Minimization and Optimization of Designed β-Hairpin Folds

Abstract

Minimized β hairpins have provided additional data on the geometric preferences of Trp interactions in TW-loop-WT motifs. This motif imparts significant fold stability to peptides as short as 8 residues. High-resolution NMR structures of a 16- (KKWTWNPATGKWTWQE, ΔG_U²⁹⁸ ≥ +7 kJ/mol) and 12-residue (KTWNPATGKWTE, ΔG_U²⁹⁸ = +5.05 kJ/mol) hairpin reveal a common turn geometry and edge-to-face (EtF) packing motif and a cation-π interaction between Lys¹ and the Trp residue nearest the C-terminus. The magnitude of a CD exciton couplet (due to the two Trp residues) and the chemical shifts of a Trp Hε3 site (shifted upfield by 2.4 ppm due to the EtF stacking geometry) provided near-identical measures of folding. CD melts of representative peptides with the -TW-loop-WT- motif provided the thermodynamic parameters for folding, which reflect enthalpically driven folding at laboratory temperatures with a small ΔC_p for unfolding (+420 J K^-1/mol).

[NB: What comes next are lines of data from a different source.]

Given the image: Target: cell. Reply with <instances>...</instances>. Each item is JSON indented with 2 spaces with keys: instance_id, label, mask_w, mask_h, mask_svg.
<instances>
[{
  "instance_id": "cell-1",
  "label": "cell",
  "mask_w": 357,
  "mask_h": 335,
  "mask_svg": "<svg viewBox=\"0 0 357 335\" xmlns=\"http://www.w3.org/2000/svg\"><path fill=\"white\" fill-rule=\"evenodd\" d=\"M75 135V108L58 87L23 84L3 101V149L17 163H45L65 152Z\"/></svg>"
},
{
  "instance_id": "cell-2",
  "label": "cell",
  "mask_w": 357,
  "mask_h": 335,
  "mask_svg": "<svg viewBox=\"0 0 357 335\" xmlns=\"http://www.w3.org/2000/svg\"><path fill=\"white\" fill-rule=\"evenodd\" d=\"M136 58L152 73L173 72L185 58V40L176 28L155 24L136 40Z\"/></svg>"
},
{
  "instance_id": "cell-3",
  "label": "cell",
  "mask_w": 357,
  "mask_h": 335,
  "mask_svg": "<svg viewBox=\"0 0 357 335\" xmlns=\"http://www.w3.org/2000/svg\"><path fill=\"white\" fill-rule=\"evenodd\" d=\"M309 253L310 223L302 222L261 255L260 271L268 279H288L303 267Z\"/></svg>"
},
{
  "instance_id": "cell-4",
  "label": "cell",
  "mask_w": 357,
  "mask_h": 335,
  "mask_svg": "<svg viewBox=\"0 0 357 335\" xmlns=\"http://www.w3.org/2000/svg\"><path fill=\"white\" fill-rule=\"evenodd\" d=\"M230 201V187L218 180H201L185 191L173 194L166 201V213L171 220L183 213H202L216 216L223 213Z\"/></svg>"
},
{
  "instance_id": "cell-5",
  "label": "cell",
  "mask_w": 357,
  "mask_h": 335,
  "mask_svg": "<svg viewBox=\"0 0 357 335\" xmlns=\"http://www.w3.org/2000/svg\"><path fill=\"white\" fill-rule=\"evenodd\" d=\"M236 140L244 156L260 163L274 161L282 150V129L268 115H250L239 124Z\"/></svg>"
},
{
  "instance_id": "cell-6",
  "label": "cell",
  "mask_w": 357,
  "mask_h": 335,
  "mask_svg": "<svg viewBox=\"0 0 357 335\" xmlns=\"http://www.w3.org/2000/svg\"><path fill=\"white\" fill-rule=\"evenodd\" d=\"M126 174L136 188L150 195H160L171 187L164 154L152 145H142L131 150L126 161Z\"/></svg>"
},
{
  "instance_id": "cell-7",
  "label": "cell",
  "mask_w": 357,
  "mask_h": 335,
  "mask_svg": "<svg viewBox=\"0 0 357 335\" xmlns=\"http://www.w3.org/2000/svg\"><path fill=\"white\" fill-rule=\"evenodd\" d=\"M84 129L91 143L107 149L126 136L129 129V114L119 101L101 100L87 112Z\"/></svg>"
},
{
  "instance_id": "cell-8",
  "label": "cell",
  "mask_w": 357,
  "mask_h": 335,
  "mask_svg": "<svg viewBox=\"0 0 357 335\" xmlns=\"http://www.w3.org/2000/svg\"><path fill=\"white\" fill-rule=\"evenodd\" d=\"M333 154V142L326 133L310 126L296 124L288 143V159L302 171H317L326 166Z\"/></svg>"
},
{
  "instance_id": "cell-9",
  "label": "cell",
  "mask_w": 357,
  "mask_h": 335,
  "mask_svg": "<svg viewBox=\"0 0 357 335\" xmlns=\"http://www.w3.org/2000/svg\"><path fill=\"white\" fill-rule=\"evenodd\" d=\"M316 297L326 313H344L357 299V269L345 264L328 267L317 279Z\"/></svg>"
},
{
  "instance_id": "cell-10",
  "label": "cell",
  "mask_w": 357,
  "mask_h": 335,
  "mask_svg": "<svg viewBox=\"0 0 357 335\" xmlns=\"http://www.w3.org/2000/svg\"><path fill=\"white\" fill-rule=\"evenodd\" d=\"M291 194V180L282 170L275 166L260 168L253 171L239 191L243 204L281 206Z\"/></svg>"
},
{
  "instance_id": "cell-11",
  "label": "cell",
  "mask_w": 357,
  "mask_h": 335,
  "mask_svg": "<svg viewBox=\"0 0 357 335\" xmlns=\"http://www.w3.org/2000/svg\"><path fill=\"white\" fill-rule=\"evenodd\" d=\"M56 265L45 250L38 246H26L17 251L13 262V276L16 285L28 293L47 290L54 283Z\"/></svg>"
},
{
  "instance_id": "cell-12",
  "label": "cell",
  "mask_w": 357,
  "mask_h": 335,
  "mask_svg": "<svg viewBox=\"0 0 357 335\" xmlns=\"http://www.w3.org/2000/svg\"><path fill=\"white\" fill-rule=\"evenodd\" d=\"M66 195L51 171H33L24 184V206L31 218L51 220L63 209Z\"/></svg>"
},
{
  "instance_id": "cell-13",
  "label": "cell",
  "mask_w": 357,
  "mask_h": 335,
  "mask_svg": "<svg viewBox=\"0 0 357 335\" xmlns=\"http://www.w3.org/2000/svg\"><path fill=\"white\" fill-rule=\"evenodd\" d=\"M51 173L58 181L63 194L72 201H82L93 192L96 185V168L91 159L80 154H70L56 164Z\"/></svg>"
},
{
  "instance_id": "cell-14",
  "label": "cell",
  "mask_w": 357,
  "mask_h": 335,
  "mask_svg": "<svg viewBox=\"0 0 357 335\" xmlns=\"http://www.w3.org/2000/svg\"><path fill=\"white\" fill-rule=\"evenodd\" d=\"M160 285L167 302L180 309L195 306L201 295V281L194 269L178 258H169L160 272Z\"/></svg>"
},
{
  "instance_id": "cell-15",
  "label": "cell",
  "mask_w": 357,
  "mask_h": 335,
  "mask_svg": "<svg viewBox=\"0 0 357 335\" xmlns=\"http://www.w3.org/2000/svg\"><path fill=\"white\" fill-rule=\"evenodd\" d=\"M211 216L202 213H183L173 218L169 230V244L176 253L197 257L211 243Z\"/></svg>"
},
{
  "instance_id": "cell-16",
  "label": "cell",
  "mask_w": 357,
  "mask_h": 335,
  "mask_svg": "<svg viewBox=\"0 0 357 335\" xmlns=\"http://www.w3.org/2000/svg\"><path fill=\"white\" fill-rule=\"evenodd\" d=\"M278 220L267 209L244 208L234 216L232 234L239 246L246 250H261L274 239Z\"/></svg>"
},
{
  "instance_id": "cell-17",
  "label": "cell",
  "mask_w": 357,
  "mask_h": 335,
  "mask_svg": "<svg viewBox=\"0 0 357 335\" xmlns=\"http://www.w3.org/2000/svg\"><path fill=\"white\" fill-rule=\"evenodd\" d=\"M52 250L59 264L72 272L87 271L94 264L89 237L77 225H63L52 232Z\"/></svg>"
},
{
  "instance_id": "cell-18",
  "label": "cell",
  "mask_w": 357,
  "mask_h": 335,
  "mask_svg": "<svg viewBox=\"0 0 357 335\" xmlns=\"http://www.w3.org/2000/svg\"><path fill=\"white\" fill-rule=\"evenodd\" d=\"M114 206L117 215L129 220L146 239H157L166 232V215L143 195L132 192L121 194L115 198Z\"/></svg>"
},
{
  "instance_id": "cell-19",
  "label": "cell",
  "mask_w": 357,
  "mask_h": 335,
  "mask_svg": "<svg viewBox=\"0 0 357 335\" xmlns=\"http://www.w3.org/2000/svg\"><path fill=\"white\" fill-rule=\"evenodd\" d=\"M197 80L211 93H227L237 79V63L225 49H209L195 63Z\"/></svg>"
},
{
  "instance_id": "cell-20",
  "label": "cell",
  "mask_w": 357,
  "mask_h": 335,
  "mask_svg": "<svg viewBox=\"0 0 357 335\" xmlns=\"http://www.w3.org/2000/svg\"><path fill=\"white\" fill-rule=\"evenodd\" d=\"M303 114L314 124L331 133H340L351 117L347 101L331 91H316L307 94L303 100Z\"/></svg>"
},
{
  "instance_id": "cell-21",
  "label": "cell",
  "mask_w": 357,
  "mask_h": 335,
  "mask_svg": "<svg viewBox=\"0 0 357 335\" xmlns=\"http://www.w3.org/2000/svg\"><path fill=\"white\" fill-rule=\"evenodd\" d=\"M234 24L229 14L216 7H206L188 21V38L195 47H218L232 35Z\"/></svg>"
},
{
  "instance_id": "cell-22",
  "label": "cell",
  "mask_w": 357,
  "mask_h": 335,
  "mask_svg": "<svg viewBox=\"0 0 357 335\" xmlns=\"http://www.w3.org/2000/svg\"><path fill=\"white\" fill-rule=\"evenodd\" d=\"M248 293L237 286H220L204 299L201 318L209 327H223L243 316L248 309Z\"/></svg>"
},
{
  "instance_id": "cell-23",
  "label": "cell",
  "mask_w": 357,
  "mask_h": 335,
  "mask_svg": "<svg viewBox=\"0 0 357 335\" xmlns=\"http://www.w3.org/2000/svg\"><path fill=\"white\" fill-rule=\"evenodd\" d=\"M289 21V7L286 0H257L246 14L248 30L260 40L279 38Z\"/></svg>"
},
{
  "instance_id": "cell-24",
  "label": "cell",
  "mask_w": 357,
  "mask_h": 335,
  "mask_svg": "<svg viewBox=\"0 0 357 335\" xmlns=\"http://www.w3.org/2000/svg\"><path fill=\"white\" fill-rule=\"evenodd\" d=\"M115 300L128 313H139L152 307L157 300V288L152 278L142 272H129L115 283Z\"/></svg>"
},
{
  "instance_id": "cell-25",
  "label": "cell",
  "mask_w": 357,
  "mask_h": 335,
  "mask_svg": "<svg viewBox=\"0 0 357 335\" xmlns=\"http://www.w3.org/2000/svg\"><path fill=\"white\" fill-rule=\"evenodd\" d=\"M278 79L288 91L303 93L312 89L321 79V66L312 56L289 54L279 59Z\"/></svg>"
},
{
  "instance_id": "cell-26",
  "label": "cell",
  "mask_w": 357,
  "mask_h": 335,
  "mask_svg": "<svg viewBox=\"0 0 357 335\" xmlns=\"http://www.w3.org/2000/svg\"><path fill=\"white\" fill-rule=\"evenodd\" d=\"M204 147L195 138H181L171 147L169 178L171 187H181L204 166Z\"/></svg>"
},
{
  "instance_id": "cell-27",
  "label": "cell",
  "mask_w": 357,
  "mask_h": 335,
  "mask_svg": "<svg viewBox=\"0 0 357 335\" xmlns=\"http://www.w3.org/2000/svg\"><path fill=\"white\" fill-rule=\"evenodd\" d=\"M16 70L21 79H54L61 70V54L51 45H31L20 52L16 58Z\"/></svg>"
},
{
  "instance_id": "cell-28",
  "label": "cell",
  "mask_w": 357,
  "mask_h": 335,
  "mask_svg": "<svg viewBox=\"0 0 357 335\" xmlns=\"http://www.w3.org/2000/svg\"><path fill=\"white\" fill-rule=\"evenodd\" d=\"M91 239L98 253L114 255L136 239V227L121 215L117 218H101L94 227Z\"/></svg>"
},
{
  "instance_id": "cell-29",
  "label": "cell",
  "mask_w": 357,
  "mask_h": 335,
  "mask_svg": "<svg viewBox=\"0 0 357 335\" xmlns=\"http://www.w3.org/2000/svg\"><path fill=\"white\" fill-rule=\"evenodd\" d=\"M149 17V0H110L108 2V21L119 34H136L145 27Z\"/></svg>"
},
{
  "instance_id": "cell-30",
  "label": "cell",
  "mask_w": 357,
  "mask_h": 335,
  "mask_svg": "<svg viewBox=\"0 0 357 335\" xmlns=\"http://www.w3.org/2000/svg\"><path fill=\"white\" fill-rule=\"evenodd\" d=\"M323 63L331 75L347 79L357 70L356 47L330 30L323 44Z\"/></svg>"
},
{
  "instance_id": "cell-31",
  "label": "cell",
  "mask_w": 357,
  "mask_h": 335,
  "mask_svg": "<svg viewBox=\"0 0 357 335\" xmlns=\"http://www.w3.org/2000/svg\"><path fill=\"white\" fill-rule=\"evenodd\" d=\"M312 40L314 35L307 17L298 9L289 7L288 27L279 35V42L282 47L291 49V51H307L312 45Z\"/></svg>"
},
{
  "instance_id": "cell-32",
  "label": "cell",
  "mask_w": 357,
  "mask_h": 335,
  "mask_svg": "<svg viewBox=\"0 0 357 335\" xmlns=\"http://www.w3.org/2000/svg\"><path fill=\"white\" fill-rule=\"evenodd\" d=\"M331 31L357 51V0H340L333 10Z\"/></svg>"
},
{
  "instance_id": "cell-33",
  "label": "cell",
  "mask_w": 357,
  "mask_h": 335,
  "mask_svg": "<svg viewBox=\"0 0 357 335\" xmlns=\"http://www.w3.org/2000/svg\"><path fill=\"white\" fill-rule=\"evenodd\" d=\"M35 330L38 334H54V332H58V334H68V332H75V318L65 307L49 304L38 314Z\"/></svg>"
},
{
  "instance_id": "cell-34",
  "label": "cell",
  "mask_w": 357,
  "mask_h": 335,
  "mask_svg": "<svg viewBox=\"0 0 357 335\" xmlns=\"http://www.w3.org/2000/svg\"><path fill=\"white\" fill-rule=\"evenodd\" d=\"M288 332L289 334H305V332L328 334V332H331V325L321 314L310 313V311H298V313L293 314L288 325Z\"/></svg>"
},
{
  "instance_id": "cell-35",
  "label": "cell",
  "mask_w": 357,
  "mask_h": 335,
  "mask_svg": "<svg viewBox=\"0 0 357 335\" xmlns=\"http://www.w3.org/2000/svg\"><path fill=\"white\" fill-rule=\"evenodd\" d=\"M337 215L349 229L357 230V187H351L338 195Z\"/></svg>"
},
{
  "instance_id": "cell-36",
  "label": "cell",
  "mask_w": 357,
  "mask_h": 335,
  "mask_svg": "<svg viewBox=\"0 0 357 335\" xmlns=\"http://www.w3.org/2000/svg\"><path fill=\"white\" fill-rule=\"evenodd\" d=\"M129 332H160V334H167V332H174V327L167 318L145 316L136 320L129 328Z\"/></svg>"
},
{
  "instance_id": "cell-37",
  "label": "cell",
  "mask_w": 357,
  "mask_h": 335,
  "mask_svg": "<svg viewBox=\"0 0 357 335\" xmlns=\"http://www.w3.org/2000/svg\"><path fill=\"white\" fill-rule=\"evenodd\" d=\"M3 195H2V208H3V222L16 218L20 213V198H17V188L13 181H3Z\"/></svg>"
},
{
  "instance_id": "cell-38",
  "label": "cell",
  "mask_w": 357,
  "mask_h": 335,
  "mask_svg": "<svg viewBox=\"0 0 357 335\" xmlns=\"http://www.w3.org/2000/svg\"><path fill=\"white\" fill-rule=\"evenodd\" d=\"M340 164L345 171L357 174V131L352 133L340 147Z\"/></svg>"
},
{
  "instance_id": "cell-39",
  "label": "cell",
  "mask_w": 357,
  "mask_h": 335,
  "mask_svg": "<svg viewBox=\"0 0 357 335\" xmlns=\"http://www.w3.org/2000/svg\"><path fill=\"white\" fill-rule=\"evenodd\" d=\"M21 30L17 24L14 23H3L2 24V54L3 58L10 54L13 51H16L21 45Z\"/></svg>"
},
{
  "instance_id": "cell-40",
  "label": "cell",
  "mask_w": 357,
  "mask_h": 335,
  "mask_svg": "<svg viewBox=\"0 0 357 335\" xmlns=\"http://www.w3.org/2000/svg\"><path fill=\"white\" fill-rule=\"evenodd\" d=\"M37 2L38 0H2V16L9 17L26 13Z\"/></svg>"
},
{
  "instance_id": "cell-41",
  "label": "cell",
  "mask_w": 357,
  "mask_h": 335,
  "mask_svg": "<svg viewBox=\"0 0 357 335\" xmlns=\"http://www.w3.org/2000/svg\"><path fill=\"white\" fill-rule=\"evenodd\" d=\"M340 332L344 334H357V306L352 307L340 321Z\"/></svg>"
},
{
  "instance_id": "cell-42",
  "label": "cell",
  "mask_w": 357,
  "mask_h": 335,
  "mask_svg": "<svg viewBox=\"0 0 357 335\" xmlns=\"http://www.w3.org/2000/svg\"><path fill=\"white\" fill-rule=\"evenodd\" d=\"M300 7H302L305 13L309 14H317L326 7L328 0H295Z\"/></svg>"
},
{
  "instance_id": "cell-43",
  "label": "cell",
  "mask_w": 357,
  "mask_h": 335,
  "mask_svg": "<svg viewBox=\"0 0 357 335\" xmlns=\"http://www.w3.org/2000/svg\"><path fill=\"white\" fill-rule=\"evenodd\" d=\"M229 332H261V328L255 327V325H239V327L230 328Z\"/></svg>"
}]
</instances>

In the case of Asx-Pro-Xaa-Thr-Gly-Xaa loops, mutations established that the two most important residues in this class of direction-reversing loops are Asx and Gly: mutation to alanine is destabilizing by about 6 and 2 kJ/mol, respectively. All indicators of structuring are retained in a minimized 8-residue construct (Ac-WNPATGKW-NH₂) with the fold stability reduced to ΔG_U²⁷⁸ = −0.7 kJ/mol. NMR and CD comparisons indicate that -TWXNGKWT- (X = S, I) sequences also form the same hairpin-stabilizing W/W interaction.